--- Data provided ---
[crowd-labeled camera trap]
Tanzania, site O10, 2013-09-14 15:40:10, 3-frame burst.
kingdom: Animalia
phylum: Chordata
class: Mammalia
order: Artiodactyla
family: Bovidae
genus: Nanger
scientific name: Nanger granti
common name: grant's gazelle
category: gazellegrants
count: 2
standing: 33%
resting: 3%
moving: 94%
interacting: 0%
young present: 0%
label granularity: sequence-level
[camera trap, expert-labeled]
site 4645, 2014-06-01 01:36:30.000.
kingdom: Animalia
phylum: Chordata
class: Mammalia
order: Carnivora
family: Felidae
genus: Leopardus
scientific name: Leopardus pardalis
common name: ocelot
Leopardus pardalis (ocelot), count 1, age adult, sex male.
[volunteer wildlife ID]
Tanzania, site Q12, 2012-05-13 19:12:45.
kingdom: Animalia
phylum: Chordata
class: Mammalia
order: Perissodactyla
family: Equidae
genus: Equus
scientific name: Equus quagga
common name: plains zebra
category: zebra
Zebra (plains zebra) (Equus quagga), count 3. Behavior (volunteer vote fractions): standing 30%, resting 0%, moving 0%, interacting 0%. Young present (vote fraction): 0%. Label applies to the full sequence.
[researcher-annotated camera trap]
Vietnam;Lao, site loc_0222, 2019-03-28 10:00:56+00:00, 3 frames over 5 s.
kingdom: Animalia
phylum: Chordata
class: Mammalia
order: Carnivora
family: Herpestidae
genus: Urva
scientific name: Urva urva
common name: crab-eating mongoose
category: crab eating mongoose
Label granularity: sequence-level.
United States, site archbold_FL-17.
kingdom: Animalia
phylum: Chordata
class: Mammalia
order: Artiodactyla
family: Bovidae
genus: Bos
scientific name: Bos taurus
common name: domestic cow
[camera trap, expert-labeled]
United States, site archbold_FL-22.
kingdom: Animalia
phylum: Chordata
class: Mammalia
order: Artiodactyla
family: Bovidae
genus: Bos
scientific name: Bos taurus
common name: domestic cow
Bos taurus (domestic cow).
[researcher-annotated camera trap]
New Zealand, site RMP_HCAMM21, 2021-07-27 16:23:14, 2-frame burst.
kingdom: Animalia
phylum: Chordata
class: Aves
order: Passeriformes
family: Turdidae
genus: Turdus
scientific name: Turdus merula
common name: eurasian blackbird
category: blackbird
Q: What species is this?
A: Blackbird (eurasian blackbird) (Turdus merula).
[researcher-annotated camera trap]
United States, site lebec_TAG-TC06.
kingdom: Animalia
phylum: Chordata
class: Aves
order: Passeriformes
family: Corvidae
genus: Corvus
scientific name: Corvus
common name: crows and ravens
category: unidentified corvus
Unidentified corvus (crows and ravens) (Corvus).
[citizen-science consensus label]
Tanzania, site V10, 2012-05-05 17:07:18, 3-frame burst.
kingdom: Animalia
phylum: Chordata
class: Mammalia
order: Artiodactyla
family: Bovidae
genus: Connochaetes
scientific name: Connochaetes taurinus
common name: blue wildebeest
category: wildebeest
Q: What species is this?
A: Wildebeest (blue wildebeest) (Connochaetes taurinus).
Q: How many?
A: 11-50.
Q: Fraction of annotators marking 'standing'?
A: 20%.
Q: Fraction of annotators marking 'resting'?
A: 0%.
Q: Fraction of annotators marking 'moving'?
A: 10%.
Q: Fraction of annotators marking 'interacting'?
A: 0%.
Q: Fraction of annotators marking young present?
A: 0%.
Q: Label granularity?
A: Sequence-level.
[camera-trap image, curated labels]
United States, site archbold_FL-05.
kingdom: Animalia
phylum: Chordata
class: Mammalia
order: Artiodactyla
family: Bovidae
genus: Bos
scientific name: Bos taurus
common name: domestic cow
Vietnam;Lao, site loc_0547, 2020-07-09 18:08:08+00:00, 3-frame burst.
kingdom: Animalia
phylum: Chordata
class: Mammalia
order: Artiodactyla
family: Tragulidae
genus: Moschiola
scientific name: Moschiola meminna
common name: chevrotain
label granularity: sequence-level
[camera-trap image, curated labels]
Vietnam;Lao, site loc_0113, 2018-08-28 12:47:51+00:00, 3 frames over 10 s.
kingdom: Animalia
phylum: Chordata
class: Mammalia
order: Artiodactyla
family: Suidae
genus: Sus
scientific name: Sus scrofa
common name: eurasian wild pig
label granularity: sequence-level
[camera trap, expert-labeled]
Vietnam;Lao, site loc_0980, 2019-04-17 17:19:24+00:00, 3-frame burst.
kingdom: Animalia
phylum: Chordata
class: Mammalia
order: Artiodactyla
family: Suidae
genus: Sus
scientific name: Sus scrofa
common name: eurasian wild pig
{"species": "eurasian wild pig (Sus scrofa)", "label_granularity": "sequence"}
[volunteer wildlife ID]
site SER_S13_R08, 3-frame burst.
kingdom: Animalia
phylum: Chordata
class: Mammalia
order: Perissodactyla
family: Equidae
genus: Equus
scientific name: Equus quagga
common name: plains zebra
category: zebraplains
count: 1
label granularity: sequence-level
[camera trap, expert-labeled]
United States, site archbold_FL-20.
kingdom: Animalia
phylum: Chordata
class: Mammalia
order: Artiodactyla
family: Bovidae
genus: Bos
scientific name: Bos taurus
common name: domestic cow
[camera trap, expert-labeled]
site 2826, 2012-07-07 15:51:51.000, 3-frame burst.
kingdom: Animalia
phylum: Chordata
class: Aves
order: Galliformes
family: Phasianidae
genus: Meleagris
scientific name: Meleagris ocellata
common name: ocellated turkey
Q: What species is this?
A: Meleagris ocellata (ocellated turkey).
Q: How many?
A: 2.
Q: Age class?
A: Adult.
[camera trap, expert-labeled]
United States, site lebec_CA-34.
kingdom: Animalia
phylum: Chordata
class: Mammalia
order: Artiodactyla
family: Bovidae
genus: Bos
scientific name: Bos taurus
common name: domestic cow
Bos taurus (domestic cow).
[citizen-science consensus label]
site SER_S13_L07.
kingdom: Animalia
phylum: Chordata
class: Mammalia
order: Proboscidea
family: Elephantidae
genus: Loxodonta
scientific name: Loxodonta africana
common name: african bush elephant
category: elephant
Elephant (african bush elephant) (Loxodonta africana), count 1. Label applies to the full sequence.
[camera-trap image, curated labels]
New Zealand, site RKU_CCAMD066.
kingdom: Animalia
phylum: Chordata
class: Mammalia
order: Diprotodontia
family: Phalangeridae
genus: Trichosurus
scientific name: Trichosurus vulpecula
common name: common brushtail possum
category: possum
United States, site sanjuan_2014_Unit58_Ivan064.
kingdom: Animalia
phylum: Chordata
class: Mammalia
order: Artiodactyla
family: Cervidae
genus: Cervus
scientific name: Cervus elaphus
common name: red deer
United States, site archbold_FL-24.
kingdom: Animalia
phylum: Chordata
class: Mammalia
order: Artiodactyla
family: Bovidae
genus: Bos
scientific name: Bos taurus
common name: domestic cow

--- Exercise brief ---
Would you please transcribe each line of the material exactly?

--- Finished exercise ---
[crowd-labeled camera trap]
Tanzania, site O10, 2013-09-14 15:40:10, 3-frame burst.
kingdom: Animalia
phylum: Chordata
class: Mammalia
order: Artiodactyla
family: Bovidae
genus: Nanger
scientific name: Nanger granti
common name: grant's gazelle
category: gazellegrants
count: 2
standing: 33%
resting: 3%
moving: 94%
interacting: 0%
young present: 0%
label granularity: sequence-level
[camera trap, expert-labeled]
site 4645, 2014-06-01 01:36:30.000.
kingdom: Animalia
phylum: Chordata
class: Mammalia
order: Carnivora
family: Felidae
genus: Leopardus
scientific name: Leopardus pardalis
common name: ocelot
Leopardus pardalis (ocelot), count 1, age adult, sex male.
[volunteer wildlife ID]
Tanzania, site Q12, 2012-05-13 19:12:45.
kingdom: Animalia
phylum: Chordata
class: Mammalia
order: Perissodactyla
family: Equidae
genus: Equus
scientific name: Equus quagga
common name: plains zebra
category: zebra
Zebra (plains zebra) (Equus quagga), count 3. Behavior (volunteer vote fractions): standing 30%, resting 0%, moving 0%, interacting 0%. Young present (vote fraction): 0%. Label applies to the full sequence.
[researcher-annotated camera trap]
Vietnam;Lao, site loc_0222, 2019-03-28 10:00:56+00:00, 3 frames over 5 s.
kingdom: Animalia
phylum: Chordata
class: Mammalia
order: Carnivora
family: Herpestidae
genus: Urva
scientific name: Urva urva
common name: crab-eating mongoose
category: crab eating mongoose
Label granularity: sequence-level.
United States, site archbold_FL-17.
kingdom: Animalia
phylum: Chordata
class: Mammalia
order: Artiodactyla
family: Bovidae
genus: Bos
scientific name: Bos taurus
common name: domestic cow
[camera trap, expert-labeled]
United States, site archbold_FL-22.
kingdom: Animalia
phylum: Chordata
class: Mammalia
order: Artiodactyla
family: Bovidae
genus: Bos
scientific name: Bos taurus
common name: domestic cow
Bos taurus (domestic cow).
[researcher-annotated camera trap]
New Zealand, site RMP_HCAMM21, 2021-07-27 16:23:14, 2-frame burst.
kingdom: Animalia
phylum: Chordata
class: Aves
order: Passeriformes
family: Turdidae
genus: Turdus
scientific name: Turdus merula
common name: eurasian blackbird
category: blackbird
Q: What species is this?
A: Blackbird (eurasian blackbird) (Turdus merula).
[researcher-annotated camera trap]
United States, site lebec_TAG-TC06.
kingdom: Animalia
phylum: Chordata
class: Aves
order: Passeriformes
family: Corvidae
genus: Corvus
scientific name: Corvus
common name: crows and ravens
category: unidentified corvus
Unidentified corvus (crows and ravens) (Corvus).
[citizen-science consensus label]
Tanzania, site V10, 2012-05-05 17:07:18, 3-frame burst.
kingdom: Animalia
phylum: Chordata
class: Mammalia
order: Artiodactyla
family: Bovidae
genus: Connochaetes
scientific name: Connochaetes taurinus
common name: blue wildebeest
category: wildebeest
Q: What species is this?
A: Wildebeest (blue wildebeest) (Connochaetes taurinus).
Q: How many?
A: 11-50.
Q: Fraction of annotators marking 'standing'?
A: 20%.
Q: Fraction of annotators marking 'resting'?
A: 0%.
Q: Fraction of annotators marking 'moving'?
A: 10%.
Q: Fraction of annotators marking 'interacting'?
A: 0%.
Q: Fraction of annotators marking young present?
A: 0%.
Q: Label granularity?
A: Sequence-level.
[camera-trap image, curated labels]
United States, site archbold_FL-05.
kingdom: Animalia
phylum: Chordata
class: Mammalia
order: Artiodactyla
family: Bovidae
genus: Bos
scientific name: Bos taurus
common name: domestic cow
Vietnam;Lao, site loc_0547, 2020-07-09 18:08:08+00:00, 3-frame burst.
kingdom: Animalia
phylum: Chordata
class: Mammalia
order: Artiodactyla
family: Tragulidae
genus: Moschiola
scientific name: Moschiola meminna
common name: chevrotain
label granularity: sequence-level
[camera-trap image, curated labels]
Vietnam;Lao, site loc_0113, 2018-08-28 12:47:51+00:00, 3 frames over 10 s.
kingdom: Animalia
phylum: Chordata
class: Mammalia
order: Artiodactyla
family: Suidae
genus: Sus
scientific name: Sus scrofa
common name: eurasian wild pig
label granularity: sequence-level
[camera trap, expert-labeled]
Vietnam;Lao, site loc_0980, 2019-04-17 17:19:24+00:00, 3-frame burst.
kingdom: Animalia
phylum: Chordata
class: Mammalia
order: Artiodactyla
family: Suidae
genus: Sus
scientific name: Sus scrofa
common name: eurasian wild pig
{"species": "eurasian wild pig (Sus scrofa)", "label_granularity": "sequence"}
[volunteer wildlife ID]
site SER_S13_R08, 3-frame burst.
kingdom: Animalia
phylum: Chordata
class: Mammalia
order: Perissodactyla
family: Equidae
genus: Equus
scientific name: Equus quagga
common name: plains zebra
category: zebraplains
count: 1
label granularity: sequence-level
[camera trap, expert-labeled]
United States, site archbold_FL-20.
kingdom: Animalia
phylum: Chordata
class: Mammalia
order: Artiodactyla
family: Bovidae
genus: Bos
scientific name: Bos taurus
common name: domestic cow
[camera trap, expert-labeled]
site 2826, 2012-07-07 15:51:51.000, 3-frame burst.
kingdom: Animalia
phylum: Chordata
class: Aves
order: Galliformes
family: Phasianidae
genus: Meleagris
scientific name: Meleagris ocellata
common name: ocellated turkey
Q: What species is this?
A: Meleagris ocellata (ocellated turkey).
Q: How many?
A: 2.
Q: Age class?
A: Adult.
[camera trap, expert-labeled]
United States, site lebec_CA-34.
kingdom: Animalia
phylum: Chordata
class: Mammalia
order: Artiodactyla
family: Bovidae
genus: Bos
scientific name: Bos taurus
common name: domestic cow
Bos taurus (domestic cow).
[citizen-science consensus label]
site SER_S13_L07.
kingdom: Animalia
phylum: Chordata
class: Mammalia
order: Proboscidea
family: Elephantidae
genus: Loxodonta
scientific name: Loxodonta africana
common name: african bush elephant
category: elephant
Elephant (african bush elephant) (Loxodonta africana), count 1. Label applies to the full sequence.
[camera-trap image, curated labels]
New Zealand, site RKU_CCAMD066.
kingdom: Animalia
phylum: Chordata
class: Mammalia
order: Diprotodontia
family: Phalangeridae
genus: Trichosurus
scientific name: Trichosurus vulpecula
common name: common brushtail possum
category: possum
United States, site sanjuan_2014_Unit58_Ivan064.
kingdom: Animalia
phylum: Chordata
class: Mammalia
order: Artiodactyla
family: Cervidae
genus: Cervus
scientific name: Cervus elaphus
common name: red deer
United States, site archbold_FL-24.
kingdom: Animalia
phylum: Chordata
class: Mammalia
order: Artiodactyla
family: Bovidae
genus: Bos
scientific name: Bos taurus
common name: domestic cow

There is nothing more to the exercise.